The U.S. Supreme Court will hear arguments Wednesday in a landmark case that could reshape the employment practices of religious institutions.

Since the passing of the Civil Rights Act in 1964, religious institutions have been considered exempt from many anti-discrimination laws. However, a teacher who was fired from a Lutheran school in Michigan after taking sick leave for narcolepsy is claiming that her rights under the Americans with Disabilities Act were violated, and the U.S. Court of Appeals for the Sixth Circuit agreed.

It is unclear how the Court’s decision could affect Georgetown.

Assistant Vice President for Communications Stacy Kerr declined to address whether Georgetown officials have discussed the pending case, or if Georgetown claims religious immunity on matters of employment discrimination.

“We await the Court’s ultimate decision, so that we can assess the impact, if any, on Georgetown University,” Kerr said.

Fr. Kevin O’Brien, S.J., vice president of mission and ministry, declined to comment.
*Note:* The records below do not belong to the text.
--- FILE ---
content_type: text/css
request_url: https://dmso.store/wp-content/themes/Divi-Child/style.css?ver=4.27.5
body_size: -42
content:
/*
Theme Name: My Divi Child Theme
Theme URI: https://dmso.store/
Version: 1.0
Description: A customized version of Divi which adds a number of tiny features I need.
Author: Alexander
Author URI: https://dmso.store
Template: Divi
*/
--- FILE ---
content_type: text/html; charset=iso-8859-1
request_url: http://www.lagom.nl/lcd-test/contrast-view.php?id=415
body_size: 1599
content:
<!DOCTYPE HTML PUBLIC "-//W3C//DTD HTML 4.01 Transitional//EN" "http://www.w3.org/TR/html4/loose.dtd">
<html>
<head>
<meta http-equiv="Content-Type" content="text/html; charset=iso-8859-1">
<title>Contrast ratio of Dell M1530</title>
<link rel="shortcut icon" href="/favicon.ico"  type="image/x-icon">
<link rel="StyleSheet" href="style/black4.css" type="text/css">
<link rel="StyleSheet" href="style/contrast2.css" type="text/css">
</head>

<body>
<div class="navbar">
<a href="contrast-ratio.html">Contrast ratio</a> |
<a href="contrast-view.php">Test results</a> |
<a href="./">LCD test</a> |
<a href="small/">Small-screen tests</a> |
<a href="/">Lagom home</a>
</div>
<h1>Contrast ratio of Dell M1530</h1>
This is one of the first cases in which the Supreme Court has considered whether religious schools should be required to meet the same non-discrimination requirements as other institutions.

Professor Andrea Mayer, who teaches constitutional law at Georgetown and has worked for the federal government on employment discrimination cases, said she was not surprised that the case has reached the Supreme Court.

“Any time there is a persistent U.S. Court of Appeals split concerning constitutional interpretation,” she said, “It doesn’t surprise me that the Supreme Court would want to resolve that – serving that important function of providing consistency in the law.”

The debate before the court centers on whether faculty at religious schools who are teaching secular subjects should receive the same legal treatment as religious leaders. The school argues that it is impossible to distinguish what is secular and non-secular in religious education.

“There is a really interesting debate about how religious institutions operate, and the degree to which every member of that institution is carrying out a religious purpose,” Mayer said. “I think this decision could have a fairly broad-sweeping impact on all types of religious institutions.”

Dozens of amicus briefs have been filed, including one from a group of law and religion professors who believe that the ministerial exception has no constitutional basis.

“What’s at stake are the protections for hundreds of thousands of people who work for religious employers,” brief co-author Caroline Mala Corbin, a professor at the University of Miami School of Law told The Hoya. “The question is will they be covered by anti-discrimination laws? Will they have the right to sue if they’ve been discriminated against on the basis of race, or age, or sex, or as is the case here, disabilities?”

Advocates for the exception argue that giving the courts the authority to determine who is and is not serving a religious function would create an excessive entanglement between the government and religious institutions, which past Supreme Court decisions have condemned.

Corbin argues that the exception creates the greatest entanglement.

“In my view, it should be eliminated entirely, and it shouldn’t matter if you are a minister,” she explained. “If you have a discrimination claim, you should be able to bring it.”